Sustainability Business Case # 3: Share Price

In previous posts, I identified three ways to frame the business case for sustainability: improved profit; high return on investment (ROI); and higher share price/market valuation. I’ve already illustrated that the profit-based business case and the ROI-based business cases are very strong.

Now let’s discuss that final rung: whether a case can be made that sustainability initiatives will have a positive effect on market value/share price.

Executives of publicly traded companies are very interested in share price. They are accountable to shareholders who demand ever-increasing market value and need to convince financial analysts that their return on assets (ROA) and return on equity (ROE) are superior to others in their sector.

At a personal level, they may own considerable shares themselves, and/or their remuneration may include stock or stock options, so they have a personal stake in higher share prices. It would be nice if we could reassure them that sustainability initiatives lead to higher stock valuations. But can we?

Can Sustainability Lead to Higher Stock Prices?

Let’s start with a slightly different question: If a company does not implement sustainability programs, do investors lose out?

The Domini 400 Social Index, Dow Jones Sustainability Index, Sustainalytics’ Jantzi Social Index (JSI), and the Financial Times (London) Stock Exchange Index all track companies rated as sustainability leaders. These indices perform as well as, or slightly better than, indices for the rest of the market. Sustainability leaders do not seem to sacrifice financial market value for their efforts, nor are others missing market gains.

On a more positive side, academic researchers have conducted several meta-analyses and have found a small positive correlation between sustainability performance and financial results like return on assets (ROA), return on equity (ROE), and stock market performance. The studies find little evidence of a financial downside of having good or bad sustainability performance.

Does It Pay to Be Good?

For example, “Does it pay to be good?” a 2007 meta-analysis of 167 independent studies on the relationship between corporate spending on corporate social performance and financial performance in the market, found that 27 percent of the studies showed a positive relationship; two percent showed there was a negative relationship; and the rest found no significant relationship.   

Valuing Sustainability in 2008…

More optimistically, in 2008 the Network for Business Sustainability commissioned Dr. John Peloza and Ron Yachnin to do a systematic review of thousands of studies from both academia and the corporate world on valuing sustainability. The two analyzed 159 studies and meta-studies published since 1972 and found that 63 percent showed a positive relationship between sustainability, which they call corporate social performance (CSP), and stock market performance, which they call corporate financial performance (CFP); only 15 percent of past studies showed a negative relationship.

As the authors admit though, methodological limitations of past research — such as over-reliance on old data, inconsistent definitions, sampling problems, concerns about the reliability and validity of the CSP and CFP measures, lack of opportunities to test mediating mechanisms, and a need for a causal theory to link CSP and CFP — could result in either understatement or overstatement of findings. Further research is needed, using more current data.
*****
▸ Complete the following:
a - In the post on sustainability and share price, what share of the 167 studies in the 2007 meta-analysis found a positive relationship?
b - Write the next part of the post on sustainability and share price, picking up right after its last sentence.

Short descriptive captions:
*****
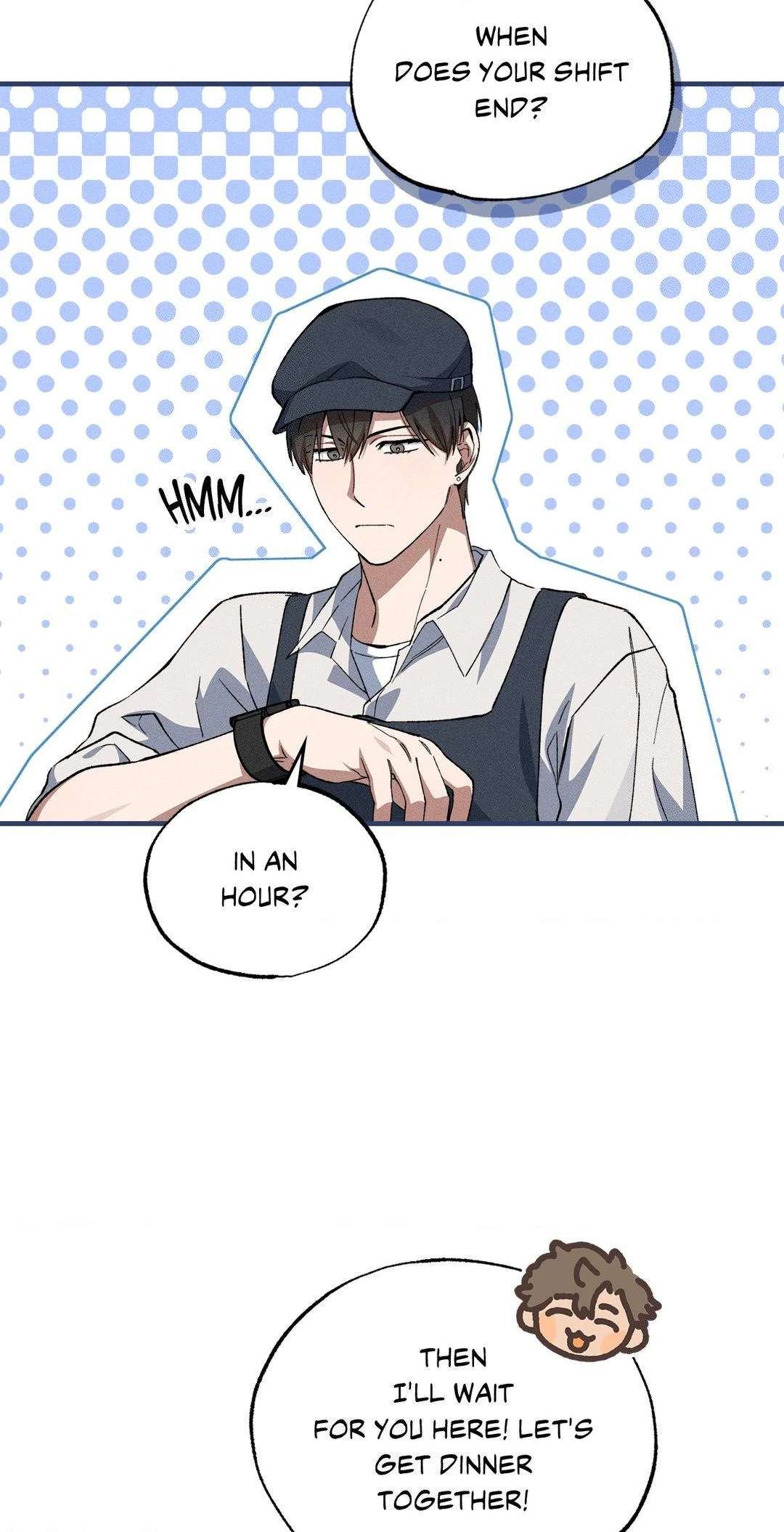 Wolf in White Chapter 6 page 53 - 
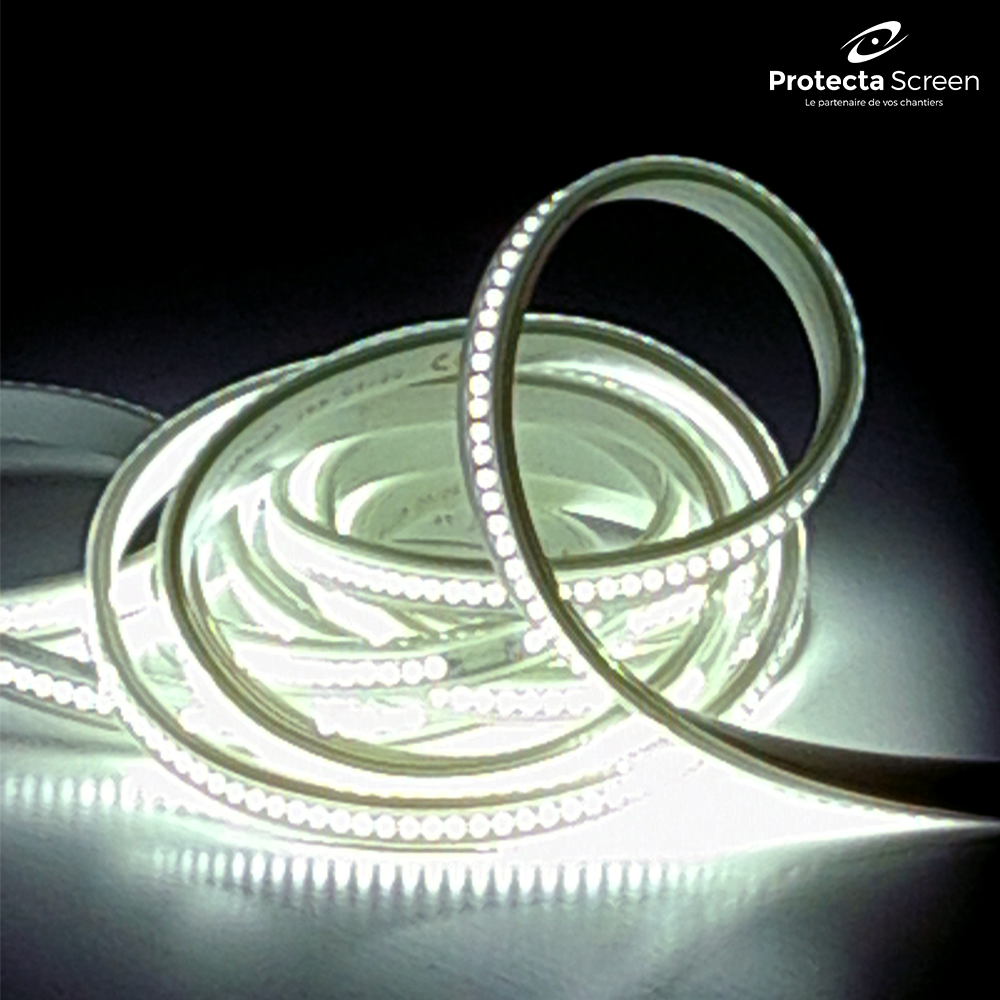 Bandeau LED de chantier 5m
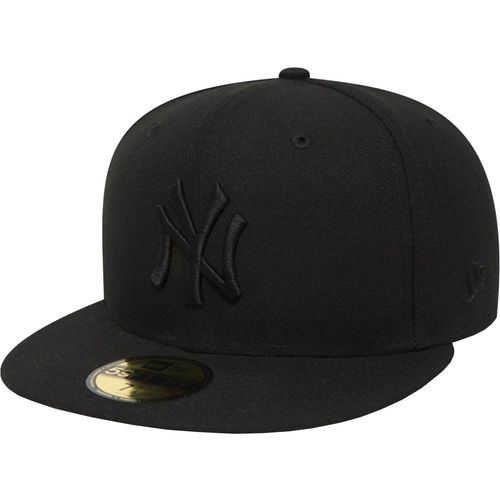 New era new york yankees mlb 59fifty cap 10000103 slika 1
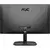 AOC Monitor 22 22B2H crni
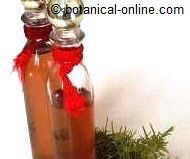 rosemary water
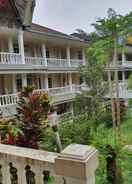 EXTERIOR_BUILDING Toraja Prince Hotel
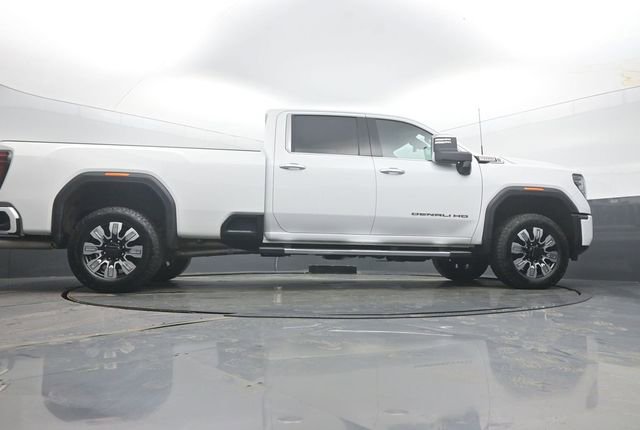 Used 2025 GMC Sierra 2500 Denali w/ Technology Package image 52
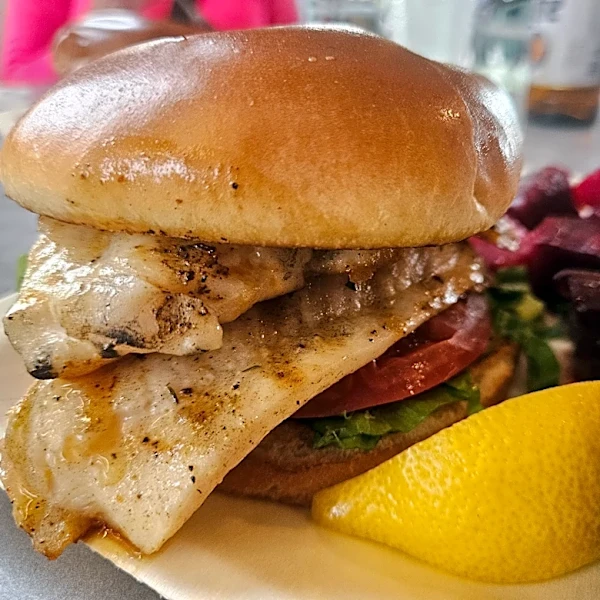 My 5 favorite Sarasota restaurants for a sandwich
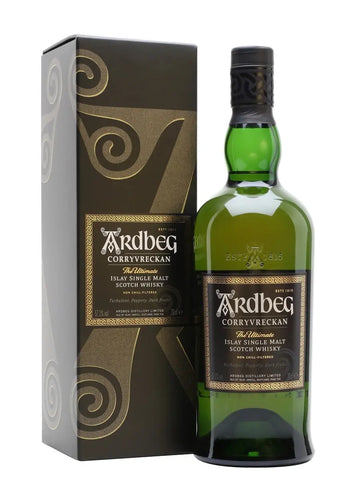 Ardbeg Corryvreckan (1x70cl) - TwoMoreGlasses.com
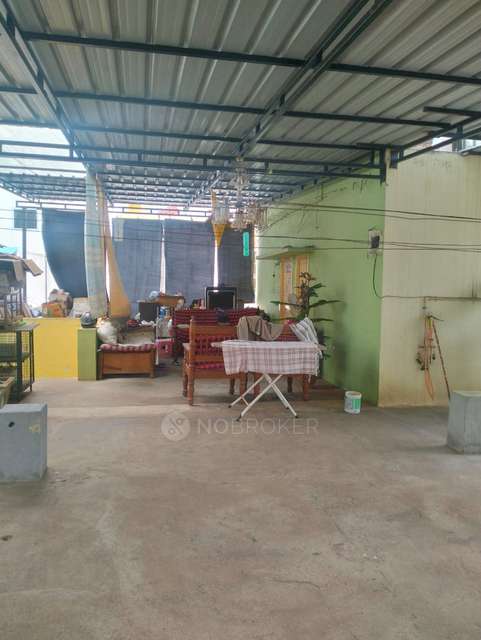 4+ BHK House For Sale  In Rajajinagar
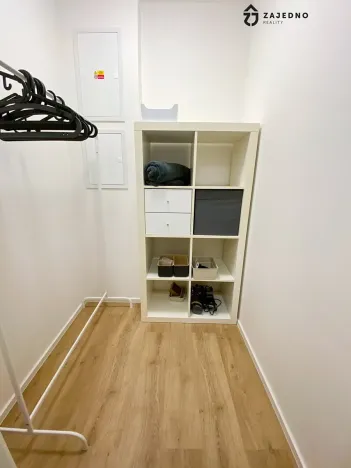 Pronájem bytu 1+kk, Brno, Spolková, 39 m2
*****
▸ Expected outputs:
a - 27 percent

b -
…to the Eccles Study in 2012

More recently, the “Eccles study” was released in March 2012. The Impact of a Corporate Culture of Sustainability on Corporate Behavior and Performance, authored jointly by Robert G. Eccles, Ioannis Ioannou, and George Serafeim, analyzed a matched sample of 180 “High Sustainability” companies and “Low Sustainability” companies over an 18-year period.

They found that the High Sustainability group outperformed the Low Sustainability group by 4.8 percent on a value-weighted base. The outperformance is stronger in sectors where the customers are individual consumers, where companies compete on the basis of brands and reputation, and where companies’ products significantly depend upon extracting large amounts of natural resources.

Further, the narrower the time frame and the tighter the subset of companies studied, the more impressive the results. Companies with the best ESG performance in four sectors, (energy, mining & steel, media, and food & beverages) as selected for Goldman Sachs’ GS SUSTAIN list, outperformed the average MSCI World Index by 25 percent between August 2005 and June 2007.

Sustainability & Stock Value: Correlation Remains Inconclusive

The big question is: Is improved stock market performance because of sustainability initiatives, or is it just a happy correlation?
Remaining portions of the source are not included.